According to cyber security experts, the same unit was involved in the hacking of the Democratic National Committee and Hillary Clinton’s election campaign in 2016, disguised as a hacktivist group dubbed Fancy Bear.

On Monday, US and UK authorities accused the unit of planning a cyberattack on the 2020 Olympics and Paralympics in Tokyo.

They did not just cause confusion and inconvenience. Quite apart from their alleged role in the rise of Donald Trump, they are accused of depriving hundreds of thousands of Ukrainians of light and heat in the middle of winter, and closing down the computer systems of a major Pennsylvania hospital. Their exploits are a foretaste of unconstrained cyber warfare might look like in the real world.

The US indictment of six Sandworm operatives, all GRU military intelligence officers, gives a detailed account of how they went about their business.

In preparation for the attack on the Olympics they studied the tactics and style of their North Korean counterparts, the Lazarus group, so they could mimic them and throw suspicion on Pyongyang.

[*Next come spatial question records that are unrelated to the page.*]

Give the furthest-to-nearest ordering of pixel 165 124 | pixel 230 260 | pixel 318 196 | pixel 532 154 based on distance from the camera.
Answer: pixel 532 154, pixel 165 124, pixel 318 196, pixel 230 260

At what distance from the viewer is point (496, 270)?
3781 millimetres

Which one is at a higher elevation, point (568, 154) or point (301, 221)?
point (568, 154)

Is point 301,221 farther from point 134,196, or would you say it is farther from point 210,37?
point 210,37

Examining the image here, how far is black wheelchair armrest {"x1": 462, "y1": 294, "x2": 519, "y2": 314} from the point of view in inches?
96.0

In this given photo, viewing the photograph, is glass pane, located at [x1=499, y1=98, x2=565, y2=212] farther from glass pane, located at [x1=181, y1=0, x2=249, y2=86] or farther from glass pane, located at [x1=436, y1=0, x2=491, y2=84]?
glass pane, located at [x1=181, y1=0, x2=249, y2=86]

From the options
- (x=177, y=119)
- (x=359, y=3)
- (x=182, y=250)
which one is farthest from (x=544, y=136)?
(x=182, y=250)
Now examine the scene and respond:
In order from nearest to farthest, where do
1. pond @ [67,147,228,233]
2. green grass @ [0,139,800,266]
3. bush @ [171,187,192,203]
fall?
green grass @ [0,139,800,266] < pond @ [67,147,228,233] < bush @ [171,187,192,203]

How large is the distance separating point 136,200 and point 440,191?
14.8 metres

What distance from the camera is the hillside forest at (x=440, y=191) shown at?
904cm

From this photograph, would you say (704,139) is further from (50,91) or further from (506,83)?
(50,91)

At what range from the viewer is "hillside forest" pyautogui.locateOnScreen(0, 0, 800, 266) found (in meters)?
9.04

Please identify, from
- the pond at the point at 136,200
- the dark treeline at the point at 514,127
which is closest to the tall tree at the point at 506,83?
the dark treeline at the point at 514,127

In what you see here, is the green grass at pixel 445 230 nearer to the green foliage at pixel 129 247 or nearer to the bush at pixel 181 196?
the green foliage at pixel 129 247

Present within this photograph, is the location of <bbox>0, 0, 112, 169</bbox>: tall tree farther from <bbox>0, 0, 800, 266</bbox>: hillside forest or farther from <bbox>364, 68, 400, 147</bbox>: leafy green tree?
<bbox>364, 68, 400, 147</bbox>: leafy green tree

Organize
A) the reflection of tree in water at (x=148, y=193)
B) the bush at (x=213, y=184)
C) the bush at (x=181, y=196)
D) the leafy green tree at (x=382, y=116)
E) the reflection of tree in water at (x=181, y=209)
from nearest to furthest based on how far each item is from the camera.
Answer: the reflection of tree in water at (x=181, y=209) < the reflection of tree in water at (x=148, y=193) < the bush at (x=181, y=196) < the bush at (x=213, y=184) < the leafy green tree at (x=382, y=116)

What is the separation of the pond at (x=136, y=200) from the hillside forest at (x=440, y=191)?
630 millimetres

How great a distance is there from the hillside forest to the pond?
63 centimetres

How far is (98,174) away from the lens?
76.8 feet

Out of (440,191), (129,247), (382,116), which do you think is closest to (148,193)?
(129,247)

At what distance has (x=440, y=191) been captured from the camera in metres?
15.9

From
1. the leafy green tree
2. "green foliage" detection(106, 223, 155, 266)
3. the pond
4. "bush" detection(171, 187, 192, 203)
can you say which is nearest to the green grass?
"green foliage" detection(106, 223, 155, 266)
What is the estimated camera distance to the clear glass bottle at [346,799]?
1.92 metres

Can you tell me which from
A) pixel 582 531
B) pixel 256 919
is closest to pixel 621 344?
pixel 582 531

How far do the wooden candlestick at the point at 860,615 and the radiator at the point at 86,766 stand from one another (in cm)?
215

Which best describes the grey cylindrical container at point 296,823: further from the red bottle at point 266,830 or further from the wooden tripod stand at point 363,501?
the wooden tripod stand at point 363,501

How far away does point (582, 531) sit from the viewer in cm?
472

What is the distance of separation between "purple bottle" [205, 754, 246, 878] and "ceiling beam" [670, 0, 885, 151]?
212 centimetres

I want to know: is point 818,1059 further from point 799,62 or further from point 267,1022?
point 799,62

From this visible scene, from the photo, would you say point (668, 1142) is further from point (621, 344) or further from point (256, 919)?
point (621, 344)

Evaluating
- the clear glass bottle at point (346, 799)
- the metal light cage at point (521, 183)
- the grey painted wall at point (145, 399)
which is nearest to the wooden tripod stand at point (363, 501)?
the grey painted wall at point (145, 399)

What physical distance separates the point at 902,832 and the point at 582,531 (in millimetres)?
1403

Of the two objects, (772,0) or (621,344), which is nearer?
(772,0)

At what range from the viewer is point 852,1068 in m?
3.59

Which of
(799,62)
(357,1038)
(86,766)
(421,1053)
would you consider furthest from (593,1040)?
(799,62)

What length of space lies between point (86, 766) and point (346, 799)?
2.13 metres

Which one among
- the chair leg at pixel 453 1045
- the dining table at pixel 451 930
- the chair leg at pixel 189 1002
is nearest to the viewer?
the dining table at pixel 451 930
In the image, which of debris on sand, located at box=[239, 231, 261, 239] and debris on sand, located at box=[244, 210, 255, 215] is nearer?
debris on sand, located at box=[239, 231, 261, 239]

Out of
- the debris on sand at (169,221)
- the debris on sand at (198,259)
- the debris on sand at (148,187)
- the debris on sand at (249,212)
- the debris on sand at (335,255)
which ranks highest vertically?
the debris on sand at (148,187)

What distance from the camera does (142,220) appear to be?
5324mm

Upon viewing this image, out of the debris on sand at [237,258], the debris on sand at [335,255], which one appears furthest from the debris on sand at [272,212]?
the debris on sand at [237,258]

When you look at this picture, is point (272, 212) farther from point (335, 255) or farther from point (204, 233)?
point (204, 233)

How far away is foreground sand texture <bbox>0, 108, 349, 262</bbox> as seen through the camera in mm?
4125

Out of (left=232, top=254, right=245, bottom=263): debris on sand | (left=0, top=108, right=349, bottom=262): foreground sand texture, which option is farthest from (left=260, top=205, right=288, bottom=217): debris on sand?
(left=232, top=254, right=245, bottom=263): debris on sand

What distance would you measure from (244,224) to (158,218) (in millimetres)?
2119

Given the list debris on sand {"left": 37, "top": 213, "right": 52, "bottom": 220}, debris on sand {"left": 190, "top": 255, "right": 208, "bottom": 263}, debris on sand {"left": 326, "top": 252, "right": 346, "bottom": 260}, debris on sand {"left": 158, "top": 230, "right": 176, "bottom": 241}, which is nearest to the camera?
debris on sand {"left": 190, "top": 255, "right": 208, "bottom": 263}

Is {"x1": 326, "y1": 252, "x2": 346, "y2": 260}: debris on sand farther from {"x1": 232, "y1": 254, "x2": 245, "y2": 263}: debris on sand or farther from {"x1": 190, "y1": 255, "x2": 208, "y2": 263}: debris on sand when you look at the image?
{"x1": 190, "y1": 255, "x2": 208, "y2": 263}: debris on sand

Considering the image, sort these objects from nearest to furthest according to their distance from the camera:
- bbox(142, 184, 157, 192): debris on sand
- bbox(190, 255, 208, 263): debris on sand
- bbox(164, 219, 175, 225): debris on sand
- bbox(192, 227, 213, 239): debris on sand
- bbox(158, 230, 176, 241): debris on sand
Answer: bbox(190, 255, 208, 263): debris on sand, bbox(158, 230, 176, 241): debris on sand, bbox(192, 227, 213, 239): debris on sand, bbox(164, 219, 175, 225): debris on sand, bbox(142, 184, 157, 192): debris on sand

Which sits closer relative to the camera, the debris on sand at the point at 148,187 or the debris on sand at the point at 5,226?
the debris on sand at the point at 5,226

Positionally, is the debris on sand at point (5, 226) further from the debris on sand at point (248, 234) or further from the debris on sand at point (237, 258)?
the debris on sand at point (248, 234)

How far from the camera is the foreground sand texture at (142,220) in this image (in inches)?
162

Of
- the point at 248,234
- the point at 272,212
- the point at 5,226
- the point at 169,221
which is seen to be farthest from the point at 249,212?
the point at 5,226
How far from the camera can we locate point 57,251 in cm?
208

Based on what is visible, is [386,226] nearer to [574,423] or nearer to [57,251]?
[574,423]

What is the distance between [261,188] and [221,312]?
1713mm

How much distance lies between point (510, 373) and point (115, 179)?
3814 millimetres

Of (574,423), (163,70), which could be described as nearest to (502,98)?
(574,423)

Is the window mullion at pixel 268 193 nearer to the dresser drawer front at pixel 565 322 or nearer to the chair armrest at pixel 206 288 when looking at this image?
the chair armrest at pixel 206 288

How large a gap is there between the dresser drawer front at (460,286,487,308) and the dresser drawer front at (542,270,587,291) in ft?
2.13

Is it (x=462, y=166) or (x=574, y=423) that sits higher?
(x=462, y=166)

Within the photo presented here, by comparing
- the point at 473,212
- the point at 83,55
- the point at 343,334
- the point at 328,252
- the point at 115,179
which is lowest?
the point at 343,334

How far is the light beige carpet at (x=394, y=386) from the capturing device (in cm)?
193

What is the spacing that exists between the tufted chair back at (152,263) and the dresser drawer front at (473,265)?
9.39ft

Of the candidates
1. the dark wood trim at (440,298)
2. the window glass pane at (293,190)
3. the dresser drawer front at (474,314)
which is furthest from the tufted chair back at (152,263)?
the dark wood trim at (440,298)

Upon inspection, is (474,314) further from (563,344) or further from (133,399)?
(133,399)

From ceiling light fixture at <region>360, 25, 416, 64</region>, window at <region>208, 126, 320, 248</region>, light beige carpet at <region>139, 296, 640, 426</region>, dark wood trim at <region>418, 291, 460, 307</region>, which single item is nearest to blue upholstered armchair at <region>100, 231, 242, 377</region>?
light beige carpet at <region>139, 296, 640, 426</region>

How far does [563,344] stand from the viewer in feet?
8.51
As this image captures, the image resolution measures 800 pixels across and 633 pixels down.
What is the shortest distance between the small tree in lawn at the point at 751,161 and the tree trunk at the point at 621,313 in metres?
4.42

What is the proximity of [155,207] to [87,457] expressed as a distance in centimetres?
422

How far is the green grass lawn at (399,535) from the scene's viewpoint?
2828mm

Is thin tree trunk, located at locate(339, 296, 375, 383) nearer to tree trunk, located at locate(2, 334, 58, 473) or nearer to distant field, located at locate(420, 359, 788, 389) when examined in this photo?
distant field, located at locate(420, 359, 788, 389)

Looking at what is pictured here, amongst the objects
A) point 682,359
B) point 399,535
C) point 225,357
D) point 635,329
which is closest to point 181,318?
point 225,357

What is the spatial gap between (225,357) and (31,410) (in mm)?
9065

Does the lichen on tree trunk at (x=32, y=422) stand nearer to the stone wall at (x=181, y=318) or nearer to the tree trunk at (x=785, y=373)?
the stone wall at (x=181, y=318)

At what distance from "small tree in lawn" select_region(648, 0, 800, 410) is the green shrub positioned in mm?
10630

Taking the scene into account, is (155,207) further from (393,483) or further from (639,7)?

When the UK’s Defence Science and Technology Laboratory and the Organisation for the Prohibition of Chemical Weapons in the Hague started to investigate the Novichok nerve agent attack on a KGB defector Sergei Skripal and his daughter Yulia in March 2018, the Sandworm hackers sent out spearphishing emails to investigators in both organisations purporting to come from known German and British journalists.

To increase the chances that at least some of the recipients would click on the malware-laced links, the “journalist” claimed to have information relevant to the investigation.

The indictment is based on lengthy investigations by FBI analysts in cooperation with Google, Cisco, Facebook and Twitter as well with allied intelligence agencies, most importantly the from the Five Eyes alliance, of the US, UK, Canada, Australia and New Zealand.

According to the indictment, the investigators were able to keep such a close watch on the hackers that it caught one of them, named as Anatoliy Kovalev, doing a bit of moonlighting, spearphishing Russian real estate companies, and car dealers as well as cryptocurrency exchanges abroad, apparently for private profit.

Thomas Rid, the professor of strategic studies at Johns Hopkins University and author of Active Measure – a book published this year on disinformation operations, said the level of detail in the indictment reflects the degree to which the GRU teams own networks were infiltrated.

“Today’s GRU indictment is an incredible document,” Rid wrote on Twitter. “The Five Eyes intelligence communities, I would suspect, must have stunning visibility into Russian military intelligence operations if today’s disclosures are considered dispensable.”

For all the efforts unit 74455 took to cover its tracks, they seem to have been remarkably sloppy in other ways.

According to Aric Toler of the Bellingcat investigative journalism team, three of the six accused registered their cars to the same address, which is also linked to the Sandworm unit.

“If you search for all of the people registering their cars to this address, you get 47 results – all probably GRU hackers,” Toler said.